Liberals agree the US healthcare system is high cost and produces results that are not noticeably better than (or perhaps not even as good as) those in other countries. The solution, argues Physicians for a National Health[care] Program, is to give the government more authority over the healthcare system, e.g., progress to a "single payer" system. Government funds nearly two-thirds of US healthcare costs,
op. cit.

"We pay the world's highest healthcare taxes. But patients are still saddled with unaffordable premiums and deductibles," said Dr. Steffie Woolhandler. "Meanwhile, billions are squandered on paperwork, and insurers and drug companies pocket huge profits at taxpayer expense."

Dr. David Himmelstein commented: "Our study shows that universal coverage is affordable - without a big tax increase. In fact, we already pay for national health[care] insurance, but we don't get it. It's an outrage that the American people pay sky-high healthcare taxes, but 33 million are still uninsured."


Conservatives note the effects of having the bulk of healthcare expenditures billed to insurance companies and government agencies, with patients paying only a residual share. This situation has resulted from government policies, e.g., subsidies for employer-provided HCI going back to World War II (such arrangements were deemed exempt from wartime pay limits), entitlement programs like Medicare and Medicaid that were enacted in the 1960s and have grown far larger and more expensive than originally envisioned, and most recently the Affordable Care Act. No wonder so many patients seem largely oblivious to the cost of medical tests, medical treatment, prescription drugs, etc. They don't perceive that the cost is coming out of their own pockets.

Given all that has happened to date, it's hard to see why one should infer that the solution to current problems is to give even more power to the government. The idea sounds noble, however, and it evidently has strong appeal. Democrats shift left on healthcare, Alexander Burns & Jennifer Medina, New York Times,
6/3/17.

Spoiler alert: "there is no such thing as a free lunch." Perhaps healthcare costs would be reduced in a single payer system, but this would not be due to wiser regulations to stop price gouging on pharmaceuticals, the provision of unnecessary medical services, and sky-high medical bills during the end of life phase. Rather, it would result from a factor that single payer advocates never seem to mention, de facto rationing of healthcare services. Why "healthcare" is not a right, Roger Stark, Washington Times,
4/30/17.

STUDY QUESTIONS
A – Reproduce the passage on US healthcare policy word for word, starting with "Conservatives note the" and going on through "their own pockets.".
B – Continue the passage on US healthcare policy from the point at which it ends.

Spatial grounding data
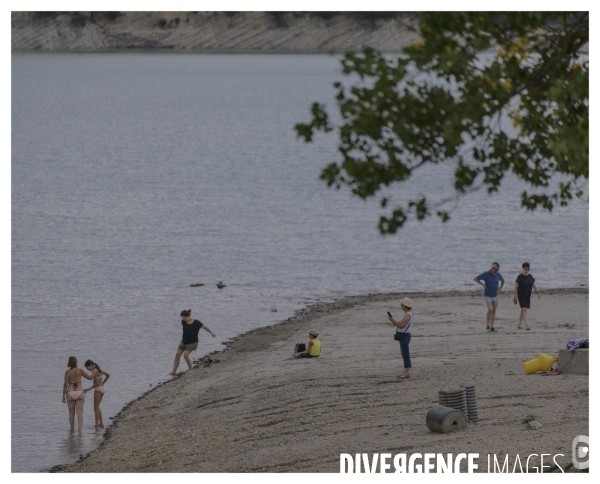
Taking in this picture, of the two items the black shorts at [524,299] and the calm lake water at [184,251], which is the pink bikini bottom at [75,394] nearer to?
the calm lake water at [184,251]

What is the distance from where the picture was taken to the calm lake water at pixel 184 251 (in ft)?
90.1

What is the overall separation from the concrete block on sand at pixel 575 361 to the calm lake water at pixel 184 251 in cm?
913

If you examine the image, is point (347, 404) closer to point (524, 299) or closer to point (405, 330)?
point (405, 330)

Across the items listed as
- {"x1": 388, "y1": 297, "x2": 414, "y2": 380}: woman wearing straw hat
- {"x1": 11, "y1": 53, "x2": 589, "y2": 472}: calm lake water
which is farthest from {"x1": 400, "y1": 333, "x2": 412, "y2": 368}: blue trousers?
{"x1": 11, "y1": 53, "x2": 589, "y2": 472}: calm lake water

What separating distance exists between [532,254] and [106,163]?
47.1m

TASK-BY-TASK ANSWERS
A –
Conservatives note the effects of having the bulk of healthcare expenditures billed to insurance companies and government agencies, with patients paying only a residual share. This situation has resulted from government policies, e.g., subsidies for employer-provided HCI going back to World War II (such arrangements were deemed exempt from wartime pay limits), entitlement programs like Medicare and Medicaid that were enacted in the 1960s and have grown far larger and more expensive than originally envisioned, and most recently the Affordable Care Act. No wonder so many patients seem largely oblivious to the cost of medical tests, medical treatment, prescription drugs, etc. They don't perceive that the cost is coming out of their own pockets.

B –
How does society pay for healthcare for all? Who gets to decide who should receive healthcare and how much? Who gets to decide what the healthcare budget should be? Who should have the power to make healthcare decisions for us? Or rather than confront these issues, do proponents of healthcare as a right mean everyone should have health[care] insurance? The problem with this belief is that simply having health[care] insurance does not guarantee timely access to actual medical care. Every citizen of Canada has government-paid health[care] insurance, but the long wait times for treatment, most notably for specialty care, would be unacceptable for Americans.

SUMMING UP: the US healthcare system is unreasonably expensive and produces indifferent results. Basic decisions are made by healthcare bureaucrats and their surrogates (e.g., insurance companies) rather than by the patients who pay a relatively minor portion of the overall costs.

We would favor an overhaul of the healthcare system, which would give patients more choices in what kind of healthcare arrangements they would be allowed to make, foster more competition between healthcare service providers, and empower patients to make informed choices about their own treatment

There is currently more support for expanding the government's role in healthcare, however, than there is for cutting it back. And if "single payer" healthcare wins out, as it has in most advanced countries, healthcare services will necessarily be rationed (by manipulating wait times for treatment, imposing age limits on expensive procedures, etc.) to blunt the fiscal effects on government.